I really didn’t think I’d need to write this one. I thought that the adorable Frog Detective had enough fans on enough sites that its sequel would see a review with no issues at all. Wrong. Fortunately I have donned my cape, popped on my mask, and jumped majestically from the third step from the bottom to save the day.
Let me whisper to you a terrible, terrible secret about Frog Detective 1: The Haunted Island: (it isn’t a very good adventure game). SSSHHHH! Shhhhhhhhh! Don’t say it louder!
It was lovely, funny, cute, and oh my the dancing, but as a point-and-click adventure, which is what it looked like, you picked up the objects, gave them to the people who wanted the objects, and then it ended. As an experience, however, it was absolutely joyful! Breezy and cheerful and daft and with some absolutely gorgeous writing, there’s a really good reason why it won so many hearts.
Frog Detective 2: The Case Of The Invisible Wizard is cut from the very same cloth, closer to a visual novel than an adventure game, although with one Major New Advance: you’re given a notebook.
You know you’re off for some serious detectorising when you’ve got a notebook. You can mark suspects as suspicious! There’s a case to be solved here, and by jove you’re going to watch some notes get taken as you solve it.
In the original Frog Detective you were investigating a potential ghost situation on a small island. In Frog Detective 2 you’re visiting the small forest town of Warlock Woods, where a welcome parade for a new inhabitant has been wrecked before it even began. Who did this?! Why would someone do such a terrible thing?!
You see, a house that had been left empty for years had someone new move in. A wizard! A shy wizard, someone who didn’t like to come out, someone who is, we’re assured, invisible. The town’s response to this reclusiveness is, of course, to throw a parade, to make her the centre of attention. But the night before it was due to begin, it was trashed. Everything ruined. So The Detective visits the town (Lobster Cop was busy), to question all the locals and solve the crime.
It’s immediately as charming and silly as before. After a welcome nod to FD1’s greatest moment, acknowledging the factlessness of all books, straight away there are matter-of-fact lines like, “You’re not going to jail, jail isn’t real.” And I especially love Ralph the lion, who shouts to Frog Detective because he’s so little, confusing the aural needs of the small for those of the far away. (Which is 150x better than the Father Ted version of the joke, before anyone brings that up.)
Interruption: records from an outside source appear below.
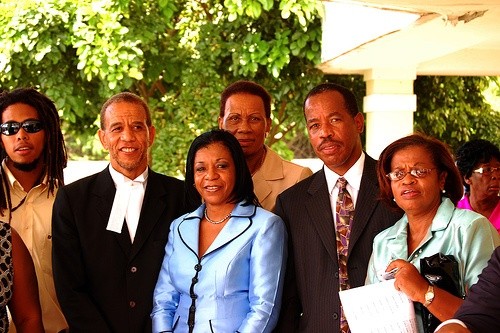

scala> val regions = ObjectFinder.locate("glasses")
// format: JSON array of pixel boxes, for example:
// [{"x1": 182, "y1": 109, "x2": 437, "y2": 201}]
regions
[
  {"x1": 473, "y1": 166, "x2": 500, "y2": 176},
  {"x1": 0, "y1": 118, "x2": 44, "y2": 136},
  {"x1": 386, "y1": 167, "x2": 436, "y2": 181}
]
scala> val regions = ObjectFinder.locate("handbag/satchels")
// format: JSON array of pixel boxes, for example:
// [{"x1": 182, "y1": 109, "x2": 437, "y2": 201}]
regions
[{"x1": 420, "y1": 252, "x2": 464, "y2": 333}]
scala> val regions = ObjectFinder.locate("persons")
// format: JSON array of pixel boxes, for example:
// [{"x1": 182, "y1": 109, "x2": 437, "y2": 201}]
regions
[
  {"x1": 0, "y1": 162, "x2": 45, "y2": 333},
  {"x1": 218, "y1": 81, "x2": 313, "y2": 215},
  {"x1": 364, "y1": 134, "x2": 500, "y2": 333},
  {"x1": 434, "y1": 245, "x2": 500, "y2": 333},
  {"x1": 275, "y1": 83, "x2": 406, "y2": 333},
  {"x1": 52, "y1": 93, "x2": 202, "y2": 333},
  {"x1": 456, "y1": 139, "x2": 500, "y2": 235},
  {"x1": 150, "y1": 129, "x2": 288, "y2": 333},
  {"x1": 0, "y1": 88, "x2": 71, "y2": 333}
]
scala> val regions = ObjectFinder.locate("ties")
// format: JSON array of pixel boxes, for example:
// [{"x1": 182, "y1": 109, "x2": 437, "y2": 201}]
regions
[
  {"x1": 335, "y1": 176, "x2": 356, "y2": 333},
  {"x1": 105, "y1": 180, "x2": 145, "y2": 244}
]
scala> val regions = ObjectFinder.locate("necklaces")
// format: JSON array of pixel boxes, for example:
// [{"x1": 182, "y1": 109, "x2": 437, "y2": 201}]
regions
[
  {"x1": 204, "y1": 208, "x2": 232, "y2": 224},
  {"x1": 1, "y1": 164, "x2": 46, "y2": 224}
]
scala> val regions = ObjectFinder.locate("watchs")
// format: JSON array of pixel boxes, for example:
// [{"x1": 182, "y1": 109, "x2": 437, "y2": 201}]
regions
[{"x1": 423, "y1": 285, "x2": 434, "y2": 307}]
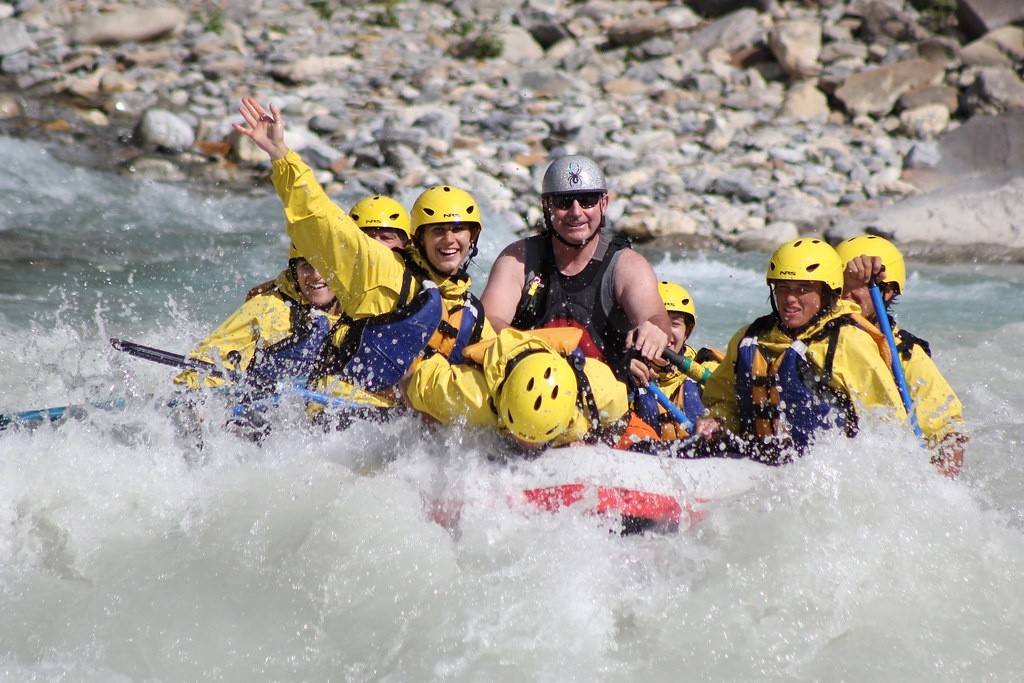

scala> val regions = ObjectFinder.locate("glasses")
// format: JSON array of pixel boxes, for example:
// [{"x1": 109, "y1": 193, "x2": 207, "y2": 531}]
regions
[{"x1": 548, "y1": 193, "x2": 606, "y2": 209}]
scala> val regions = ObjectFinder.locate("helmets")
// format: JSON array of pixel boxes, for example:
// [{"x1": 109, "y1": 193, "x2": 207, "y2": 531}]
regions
[
  {"x1": 766, "y1": 237, "x2": 843, "y2": 299},
  {"x1": 349, "y1": 195, "x2": 413, "y2": 245},
  {"x1": 657, "y1": 280, "x2": 697, "y2": 339},
  {"x1": 835, "y1": 234, "x2": 906, "y2": 295},
  {"x1": 499, "y1": 352, "x2": 577, "y2": 444},
  {"x1": 541, "y1": 153, "x2": 608, "y2": 197},
  {"x1": 288, "y1": 239, "x2": 304, "y2": 268},
  {"x1": 410, "y1": 186, "x2": 482, "y2": 257}
]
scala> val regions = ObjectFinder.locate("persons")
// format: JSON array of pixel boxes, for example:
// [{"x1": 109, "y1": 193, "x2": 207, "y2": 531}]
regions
[{"x1": 175, "y1": 96, "x2": 967, "y2": 479}]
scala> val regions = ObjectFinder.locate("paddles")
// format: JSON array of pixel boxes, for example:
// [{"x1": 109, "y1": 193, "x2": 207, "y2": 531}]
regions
[
  {"x1": 634, "y1": 359, "x2": 697, "y2": 437},
  {"x1": 861, "y1": 264, "x2": 931, "y2": 452},
  {"x1": 109, "y1": 337, "x2": 384, "y2": 419},
  {"x1": 631, "y1": 327, "x2": 714, "y2": 387}
]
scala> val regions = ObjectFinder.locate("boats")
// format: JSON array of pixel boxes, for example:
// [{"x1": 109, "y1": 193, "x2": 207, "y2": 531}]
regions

It is also, well, whisper with me again… (sort of a bit too similar, but not quite as funny). Why am I so shy about saying this? Because it’s all so unutterably lovely, so bursting with happiness and charm, that it feels consummately dickish to pick faults.
I think perhaps it’s the repetition that causes the niggles to rise to the surface. In FD1 it was just all so happy that it didn’t really matter that your role was to ferry items between characters. In FD2 it’s all so happy, but your role is just to ferry items between characters again. And a little awkwardly, this time there’s not even the need to juggle a few at a time. You go around the characters in a circle, and then a second time handing them the thing they wanted. And then it ends with the ending you already guessed from the introduction.
I really liked it! I loved the writing, although it certainly feels less buoyant than last time. I loved the ending, which is gorgeous and exactly how life should be. And the art makes me want to smash through my monitor to cuddle everyone as much as before. This is a really sweet hour or so. And it’s important not to let the impending “but” take much away from that.
But, I did kind of hope for it to do something new. I’d hoped that it would perhaps have a little bit of thinking to do, especially with the notepad addition. (You can put stickers on your notepad, and I really liked that.) Perhaps most of all, I hoped for some dialogue choices in the conversations, which would have given a reason to play again, to find other silly/lovely lines. Doing the same thing twice has the effect of creating a feeling of being derivative, whether that’s fair or not. And this is slightly less silly, and it was the silliness I liked most about the first game.
This is £4, and that’s a perfect price for the adorable thing it is. It trailers a third game at the end, and I can’t wait to play that one too. I do rather strongly hope it’ll be a more involved game, if just in the dialogue, if not in adopting more of the genre it emulates.